Reference catalogue (30+ examples)
Notion
- notion.getPage
- notion.createPage
- notion.updatePage
- notion.deletePages
- notion.searchPages
- notion.listDatabases
- notion.runDatabaseQuery
- notion.archivePages
Slack
- slack.sendMessage
- slack.searchMessages
- slack.listChannels
- slack.getThread
- slack.updateMessage
GitHub
- github.getIssue
- github.createPullRequest
- github.listCommits
- github.runWorkflow
- github.searchCode
Jira
- jira.getIssue
- jira.createIssue
- jira.updateIssue
- jira.searchIssues
- jira.listProjects
Generic data
- db.runQuery
- kb.searchDocs
- cache.getValue
- cache.setValue
- secrets.getSecret
- email.sendEmail
- email.searchInbox
- calendar.listEvents
- calendar.createEvent
Anti-pattern catalogue
| Bad name | Why it fails | Fix |
|---|---|---|
| do_stuff | No verb-noun | inventory.runReconciliation |
| process_data_v2 | Version in name | Move version to description |
| Notion-Search-Pages-Tool | Mixed case + suffix | notion.searchPages |
| slack.send | Missing noun | slack.sendMessage |
| getOrCreateUser | Two verbs | Split into getUser + createUser |
| query | Generic, collides | db.runQuery |
| search_v2 | Pure version | Use deprecation alias instead |
| delete_thing_now_please | Pleading verb | inventory.deleteItem |
Multi-MCP collision strategy
When an agent loads tools from multiple MCP servers:
- Require a unique server namespace at registration time.
- Reject duplicate fully-qualified names with a clear error.
- Surface collisions in the agent boot log so operators see them before runtime.
- Provide a config-level alias map for downstream callers that depend on a previous name.
A/B testing methodology
- Hold the description constant; vary only the name.
- Run a fixed eval set of representative user requests through the agent loop.
- Measure: routing accuracy, hallucinated calls, tool-not-found rate, tokens consumed by tool listing.
- Require a statistically meaningful sample (e.g., bootstrap a confidence interval) before promoting a name.
- Record the winner in a naming changelog with the eval result.
Validation checklist
- [ ] Name matches ^[a-z][a-z0-9_](\.[a-z][a-z0-9_])?$ (or your camelCase equivalent).
- [ ] One verb + one primary noun.
- [ ] ≤ 32 chars target, ≤ 64 hard cap.
- [ ] Unique within agent toolset.
- [ ] Deprecation alias listed if renaming.
- [ ] Description starts with an imperative verb sentence.
- [ ] No version suffix in the name.
FAQ
Q: camelCase or snake_case?
Either works.
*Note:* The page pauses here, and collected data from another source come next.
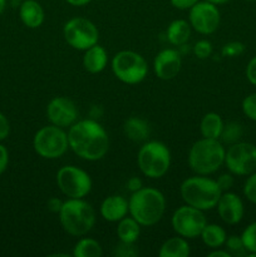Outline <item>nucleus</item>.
Listing matches in <instances>:
<instances>
[{
	"label": "nucleus",
	"mask_w": 256,
	"mask_h": 257,
	"mask_svg": "<svg viewBox=\"0 0 256 257\" xmlns=\"http://www.w3.org/2000/svg\"><path fill=\"white\" fill-rule=\"evenodd\" d=\"M68 142L78 157L92 162L102 160L109 148L107 132L94 119H83L70 125Z\"/></svg>",
	"instance_id": "1"
},
{
	"label": "nucleus",
	"mask_w": 256,
	"mask_h": 257,
	"mask_svg": "<svg viewBox=\"0 0 256 257\" xmlns=\"http://www.w3.org/2000/svg\"><path fill=\"white\" fill-rule=\"evenodd\" d=\"M130 213L141 226H153L162 218L166 210L165 196L152 187H142L132 192L128 201Z\"/></svg>",
	"instance_id": "2"
},
{
	"label": "nucleus",
	"mask_w": 256,
	"mask_h": 257,
	"mask_svg": "<svg viewBox=\"0 0 256 257\" xmlns=\"http://www.w3.org/2000/svg\"><path fill=\"white\" fill-rule=\"evenodd\" d=\"M180 191L186 205L201 211L215 208L222 195L217 182L202 175H197L183 181Z\"/></svg>",
	"instance_id": "3"
},
{
	"label": "nucleus",
	"mask_w": 256,
	"mask_h": 257,
	"mask_svg": "<svg viewBox=\"0 0 256 257\" xmlns=\"http://www.w3.org/2000/svg\"><path fill=\"white\" fill-rule=\"evenodd\" d=\"M225 148L218 140L203 137L191 147L188 165L197 175H212L225 163Z\"/></svg>",
	"instance_id": "4"
},
{
	"label": "nucleus",
	"mask_w": 256,
	"mask_h": 257,
	"mask_svg": "<svg viewBox=\"0 0 256 257\" xmlns=\"http://www.w3.org/2000/svg\"><path fill=\"white\" fill-rule=\"evenodd\" d=\"M59 220L65 232L72 236H84L95 223V212L83 198H69L63 202Z\"/></svg>",
	"instance_id": "5"
},
{
	"label": "nucleus",
	"mask_w": 256,
	"mask_h": 257,
	"mask_svg": "<svg viewBox=\"0 0 256 257\" xmlns=\"http://www.w3.org/2000/svg\"><path fill=\"white\" fill-rule=\"evenodd\" d=\"M137 163L146 177L161 178L170 170L171 152L165 143L151 141L141 147Z\"/></svg>",
	"instance_id": "6"
},
{
	"label": "nucleus",
	"mask_w": 256,
	"mask_h": 257,
	"mask_svg": "<svg viewBox=\"0 0 256 257\" xmlns=\"http://www.w3.org/2000/svg\"><path fill=\"white\" fill-rule=\"evenodd\" d=\"M112 70L117 79L125 84H138L148 74V64L145 58L132 50L118 52L112 59Z\"/></svg>",
	"instance_id": "7"
},
{
	"label": "nucleus",
	"mask_w": 256,
	"mask_h": 257,
	"mask_svg": "<svg viewBox=\"0 0 256 257\" xmlns=\"http://www.w3.org/2000/svg\"><path fill=\"white\" fill-rule=\"evenodd\" d=\"M33 147L40 157L45 160H57L62 157L69 147L68 133L58 125H45L35 133Z\"/></svg>",
	"instance_id": "8"
},
{
	"label": "nucleus",
	"mask_w": 256,
	"mask_h": 257,
	"mask_svg": "<svg viewBox=\"0 0 256 257\" xmlns=\"http://www.w3.org/2000/svg\"><path fill=\"white\" fill-rule=\"evenodd\" d=\"M63 35L68 44L77 50H87L98 44L99 32L90 20L85 18H73L65 23Z\"/></svg>",
	"instance_id": "9"
},
{
	"label": "nucleus",
	"mask_w": 256,
	"mask_h": 257,
	"mask_svg": "<svg viewBox=\"0 0 256 257\" xmlns=\"http://www.w3.org/2000/svg\"><path fill=\"white\" fill-rule=\"evenodd\" d=\"M57 185L69 198H84L92 190L90 176L75 166H64L58 171Z\"/></svg>",
	"instance_id": "10"
},
{
	"label": "nucleus",
	"mask_w": 256,
	"mask_h": 257,
	"mask_svg": "<svg viewBox=\"0 0 256 257\" xmlns=\"http://www.w3.org/2000/svg\"><path fill=\"white\" fill-rule=\"evenodd\" d=\"M225 165L231 175L248 176L256 171V146L236 142L225 153Z\"/></svg>",
	"instance_id": "11"
},
{
	"label": "nucleus",
	"mask_w": 256,
	"mask_h": 257,
	"mask_svg": "<svg viewBox=\"0 0 256 257\" xmlns=\"http://www.w3.org/2000/svg\"><path fill=\"white\" fill-rule=\"evenodd\" d=\"M206 225L207 220L202 211L192 206H181L172 216L173 230L185 238L198 237Z\"/></svg>",
	"instance_id": "12"
},
{
	"label": "nucleus",
	"mask_w": 256,
	"mask_h": 257,
	"mask_svg": "<svg viewBox=\"0 0 256 257\" xmlns=\"http://www.w3.org/2000/svg\"><path fill=\"white\" fill-rule=\"evenodd\" d=\"M190 24L200 34H212L220 25L221 15L217 5L210 2H197L190 9Z\"/></svg>",
	"instance_id": "13"
},
{
	"label": "nucleus",
	"mask_w": 256,
	"mask_h": 257,
	"mask_svg": "<svg viewBox=\"0 0 256 257\" xmlns=\"http://www.w3.org/2000/svg\"><path fill=\"white\" fill-rule=\"evenodd\" d=\"M48 119L60 128L70 127L77 122L78 109L74 103L65 97H55L47 107Z\"/></svg>",
	"instance_id": "14"
},
{
	"label": "nucleus",
	"mask_w": 256,
	"mask_h": 257,
	"mask_svg": "<svg viewBox=\"0 0 256 257\" xmlns=\"http://www.w3.org/2000/svg\"><path fill=\"white\" fill-rule=\"evenodd\" d=\"M217 212L221 220L227 225H236L240 222L245 213V207L240 196L233 192H222L217 203Z\"/></svg>",
	"instance_id": "15"
},
{
	"label": "nucleus",
	"mask_w": 256,
	"mask_h": 257,
	"mask_svg": "<svg viewBox=\"0 0 256 257\" xmlns=\"http://www.w3.org/2000/svg\"><path fill=\"white\" fill-rule=\"evenodd\" d=\"M181 65H182V60L177 50L163 49L156 55L153 69L160 79L170 80L177 77L181 70Z\"/></svg>",
	"instance_id": "16"
},
{
	"label": "nucleus",
	"mask_w": 256,
	"mask_h": 257,
	"mask_svg": "<svg viewBox=\"0 0 256 257\" xmlns=\"http://www.w3.org/2000/svg\"><path fill=\"white\" fill-rule=\"evenodd\" d=\"M130 212L128 201L118 195L109 196L100 205V215L108 222H118Z\"/></svg>",
	"instance_id": "17"
},
{
	"label": "nucleus",
	"mask_w": 256,
	"mask_h": 257,
	"mask_svg": "<svg viewBox=\"0 0 256 257\" xmlns=\"http://www.w3.org/2000/svg\"><path fill=\"white\" fill-rule=\"evenodd\" d=\"M19 17L25 27L37 29L44 23V10L37 0H23L19 8Z\"/></svg>",
	"instance_id": "18"
},
{
	"label": "nucleus",
	"mask_w": 256,
	"mask_h": 257,
	"mask_svg": "<svg viewBox=\"0 0 256 257\" xmlns=\"http://www.w3.org/2000/svg\"><path fill=\"white\" fill-rule=\"evenodd\" d=\"M84 52V55H83V67H84V69L87 72L92 73V74L103 72L108 63V55L104 48L95 44L93 47L88 48Z\"/></svg>",
	"instance_id": "19"
},
{
	"label": "nucleus",
	"mask_w": 256,
	"mask_h": 257,
	"mask_svg": "<svg viewBox=\"0 0 256 257\" xmlns=\"http://www.w3.org/2000/svg\"><path fill=\"white\" fill-rule=\"evenodd\" d=\"M123 131L128 140L133 141V142H142V141L147 140L150 136L148 123L138 117L128 118L123 125Z\"/></svg>",
	"instance_id": "20"
},
{
	"label": "nucleus",
	"mask_w": 256,
	"mask_h": 257,
	"mask_svg": "<svg viewBox=\"0 0 256 257\" xmlns=\"http://www.w3.org/2000/svg\"><path fill=\"white\" fill-rule=\"evenodd\" d=\"M223 122L220 114L215 112H210L205 114L201 119L200 131L202 137L211 138V140H218L223 130Z\"/></svg>",
	"instance_id": "21"
},
{
	"label": "nucleus",
	"mask_w": 256,
	"mask_h": 257,
	"mask_svg": "<svg viewBox=\"0 0 256 257\" xmlns=\"http://www.w3.org/2000/svg\"><path fill=\"white\" fill-rule=\"evenodd\" d=\"M141 233V225L131 216V217H123L118 221L117 236L123 243H133L138 240Z\"/></svg>",
	"instance_id": "22"
},
{
	"label": "nucleus",
	"mask_w": 256,
	"mask_h": 257,
	"mask_svg": "<svg viewBox=\"0 0 256 257\" xmlns=\"http://www.w3.org/2000/svg\"><path fill=\"white\" fill-rule=\"evenodd\" d=\"M191 35V24L186 20H173L167 28V39L172 45H183Z\"/></svg>",
	"instance_id": "23"
},
{
	"label": "nucleus",
	"mask_w": 256,
	"mask_h": 257,
	"mask_svg": "<svg viewBox=\"0 0 256 257\" xmlns=\"http://www.w3.org/2000/svg\"><path fill=\"white\" fill-rule=\"evenodd\" d=\"M160 257H187L190 255V245L185 237H172L165 241L158 252Z\"/></svg>",
	"instance_id": "24"
},
{
	"label": "nucleus",
	"mask_w": 256,
	"mask_h": 257,
	"mask_svg": "<svg viewBox=\"0 0 256 257\" xmlns=\"http://www.w3.org/2000/svg\"><path fill=\"white\" fill-rule=\"evenodd\" d=\"M200 237L202 238L203 243H205L207 247L218 248L222 245H225L227 235H226V231L223 230L220 225H216V223H207V225L203 227Z\"/></svg>",
	"instance_id": "25"
},
{
	"label": "nucleus",
	"mask_w": 256,
	"mask_h": 257,
	"mask_svg": "<svg viewBox=\"0 0 256 257\" xmlns=\"http://www.w3.org/2000/svg\"><path fill=\"white\" fill-rule=\"evenodd\" d=\"M103 253L102 246L94 238H82L75 245L73 256L75 257H100Z\"/></svg>",
	"instance_id": "26"
},
{
	"label": "nucleus",
	"mask_w": 256,
	"mask_h": 257,
	"mask_svg": "<svg viewBox=\"0 0 256 257\" xmlns=\"http://www.w3.org/2000/svg\"><path fill=\"white\" fill-rule=\"evenodd\" d=\"M243 246L247 251L248 256L256 257V221L250 223L241 233Z\"/></svg>",
	"instance_id": "27"
},
{
	"label": "nucleus",
	"mask_w": 256,
	"mask_h": 257,
	"mask_svg": "<svg viewBox=\"0 0 256 257\" xmlns=\"http://www.w3.org/2000/svg\"><path fill=\"white\" fill-rule=\"evenodd\" d=\"M241 136H242V128H241V125L236 122H230L226 125H223V130L220 138L225 143L233 145V143L238 142Z\"/></svg>",
	"instance_id": "28"
},
{
	"label": "nucleus",
	"mask_w": 256,
	"mask_h": 257,
	"mask_svg": "<svg viewBox=\"0 0 256 257\" xmlns=\"http://www.w3.org/2000/svg\"><path fill=\"white\" fill-rule=\"evenodd\" d=\"M225 245H226V248H227L228 252L231 253V256L232 255H236V256L248 255L247 251H246V248H245V246H243L241 236H236V235L230 236V237L226 238Z\"/></svg>",
	"instance_id": "29"
},
{
	"label": "nucleus",
	"mask_w": 256,
	"mask_h": 257,
	"mask_svg": "<svg viewBox=\"0 0 256 257\" xmlns=\"http://www.w3.org/2000/svg\"><path fill=\"white\" fill-rule=\"evenodd\" d=\"M242 112L248 119L256 122V93L248 94L242 100Z\"/></svg>",
	"instance_id": "30"
},
{
	"label": "nucleus",
	"mask_w": 256,
	"mask_h": 257,
	"mask_svg": "<svg viewBox=\"0 0 256 257\" xmlns=\"http://www.w3.org/2000/svg\"><path fill=\"white\" fill-rule=\"evenodd\" d=\"M243 195L250 202L256 205V171L248 175L245 186H243Z\"/></svg>",
	"instance_id": "31"
},
{
	"label": "nucleus",
	"mask_w": 256,
	"mask_h": 257,
	"mask_svg": "<svg viewBox=\"0 0 256 257\" xmlns=\"http://www.w3.org/2000/svg\"><path fill=\"white\" fill-rule=\"evenodd\" d=\"M245 50V45L240 42H231L223 45L222 48V55L228 58H236L240 57Z\"/></svg>",
	"instance_id": "32"
},
{
	"label": "nucleus",
	"mask_w": 256,
	"mask_h": 257,
	"mask_svg": "<svg viewBox=\"0 0 256 257\" xmlns=\"http://www.w3.org/2000/svg\"><path fill=\"white\" fill-rule=\"evenodd\" d=\"M193 53L198 59H207L212 54V44L207 40H200L193 47Z\"/></svg>",
	"instance_id": "33"
},
{
	"label": "nucleus",
	"mask_w": 256,
	"mask_h": 257,
	"mask_svg": "<svg viewBox=\"0 0 256 257\" xmlns=\"http://www.w3.org/2000/svg\"><path fill=\"white\" fill-rule=\"evenodd\" d=\"M216 182H217L220 190L222 191V192H226V191H228L232 187L233 177L231 175H228V173H223V175H221L220 177L216 180Z\"/></svg>",
	"instance_id": "34"
},
{
	"label": "nucleus",
	"mask_w": 256,
	"mask_h": 257,
	"mask_svg": "<svg viewBox=\"0 0 256 257\" xmlns=\"http://www.w3.org/2000/svg\"><path fill=\"white\" fill-rule=\"evenodd\" d=\"M246 78L252 85H256V55L246 65Z\"/></svg>",
	"instance_id": "35"
},
{
	"label": "nucleus",
	"mask_w": 256,
	"mask_h": 257,
	"mask_svg": "<svg viewBox=\"0 0 256 257\" xmlns=\"http://www.w3.org/2000/svg\"><path fill=\"white\" fill-rule=\"evenodd\" d=\"M9 133H10L9 120H8V118L0 112V142L4 141L5 138L9 136Z\"/></svg>",
	"instance_id": "36"
},
{
	"label": "nucleus",
	"mask_w": 256,
	"mask_h": 257,
	"mask_svg": "<svg viewBox=\"0 0 256 257\" xmlns=\"http://www.w3.org/2000/svg\"><path fill=\"white\" fill-rule=\"evenodd\" d=\"M8 163H9V152L5 146L0 145V175L5 172V170L8 168Z\"/></svg>",
	"instance_id": "37"
},
{
	"label": "nucleus",
	"mask_w": 256,
	"mask_h": 257,
	"mask_svg": "<svg viewBox=\"0 0 256 257\" xmlns=\"http://www.w3.org/2000/svg\"><path fill=\"white\" fill-rule=\"evenodd\" d=\"M197 2H200V0H171V4H172L176 9L187 10L191 9Z\"/></svg>",
	"instance_id": "38"
},
{
	"label": "nucleus",
	"mask_w": 256,
	"mask_h": 257,
	"mask_svg": "<svg viewBox=\"0 0 256 257\" xmlns=\"http://www.w3.org/2000/svg\"><path fill=\"white\" fill-rule=\"evenodd\" d=\"M117 255L128 257V256H135V251L132 250V245L131 243H123L119 246V248H117Z\"/></svg>",
	"instance_id": "39"
},
{
	"label": "nucleus",
	"mask_w": 256,
	"mask_h": 257,
	"mask_svg": "<svg viewBox=\"0 0 256 257\" xmlns=\"http://www.w3.org/2000/svg\"><path fill=\"white\" fill-rule=\"evenodd\" d=\"M62 206H63V202L59 200V198H50V200L48 201V210L52 211V212L59 213Z\"/></svg>",
	"instance_id": "40"
},
{
	"label": "nucleus",
	"mask_w": 256,
	"mask_h": 257,
	"mask_svg": "<svg viewBox=\"0 0 256 257\" xmlns=\"http://www.w3.org/2000/svg\"><path fill=\"white\" fill-rule=\"evenodd\" d=\"M127 188L131 191V192H136L140 188H142V181L138 177H132L128 180L127 182Z\"/></svg>",
	"instance_id": "41"
},
{
	"label": "nucleus",
	"mask_w": 256,
	"mask_h": 257,
	"mask_svg": "<svg viewBox=\"0 0 256 257\" xmlns=\"http://www.w3.org/2000/svg\"><path fill=\"white\" fill-rule=\"evenodd\" d=\"M65 2L72 5V7H84V5L89 4L92 0H65Z\"/></svg>",
	"instance_id": "42"
},
{
	"label": "nucleus",
	"mask_w": 256,
	"mask_h": 257,
	"mask_svg": "<svg viewBox=\"0 0 256 257\" xmlns=\"http://www.w3.org/2000/svg\"><path fill=\"white\" fill-rule=\"evenodd\" d=\"M208 257H231V253L228 251H221V250H215L212 252H210L207 255Z\"/></svg>",
	"instance_id": "43"
},
{
	"label": "nucleus",
	"mask_w": 256,
	"mask_h": 257,
	"mask_svg": "<svg viewBox=\"0 0 256 257\" xmlns=\"http://www.w3.org/2000/svg\"><path fill=\"white\" fill-rule=\"evenodd\" d=\"M206 2H210L215 5H221V4H226V3H228L230 0H206Z\"/></svg>",
	"instance_id": "44"
},
{
	"label": "nucleus",
	"mask_w": 256,
	"mask_h": 257,
	"mask_svg": "<svg viewBox=\"0 0 256 257\" xmlns=\"http://www.w3.org/2000/svg\"><path fill=\"white\" fill-rule=\"evenodd\" d=\"M5 5H7V0H0V15H2L3 12H4Z\"/></svg>",
	"instance_id": "45"
},
{
	"label": "nucleus",
	"mask_w": 256,
	"mask_h": 257,
	"mask_svg": "<svg viewBox=\"0 0 256 257\" xmlns=\"http://www.w3.org/2000/svg\"><path fill=\"white\" fill-rule=\"evenodd\" d=\"M246 2H256V0H246Z\"/></svg>",
	"instance_id": "46"
},
{
	"label": "nucleus",
	"mask_w": 256,
	"mask_h": 257,
	"mask_svg": "<svg viewBox=\"0 0 256 257\" xmlns=\"http://www.w3.org/2000/svg\"><path fill=\"white\" fill-rule=\"evenodd\" d=\"M20 2H23V0H20Z\"/></svg>",
	"instance_id": "47"
}]
</instances>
Pick one per server and never mix. snake_case is slightly more common in Python ecosystems; camelCase reads cleaner in TypeScript MCP servers.
Q: How long can a tool name be?
Target 32 characters or fewer. Vendor APIs accept longer names, but shorter names are easier for the LLM to spell back accurately. Always check the current cap in the vendor docs you target.
Q: Should I include the resource ID in the tool name?
No. IDs belong in arguments, not names. A tool that targets a single resource by hard-coded ID is a configuration leak.
Q: What happens if two MCP servers expose the same name?
Reject the second registration. Prefix one with the more specific server name and document the rename in your changelog.
Q: Can I rename a tool after launch?
Yes, but keep the old name as a deprecation alias for at least one minor release and emit a warning in traces every time it is hit.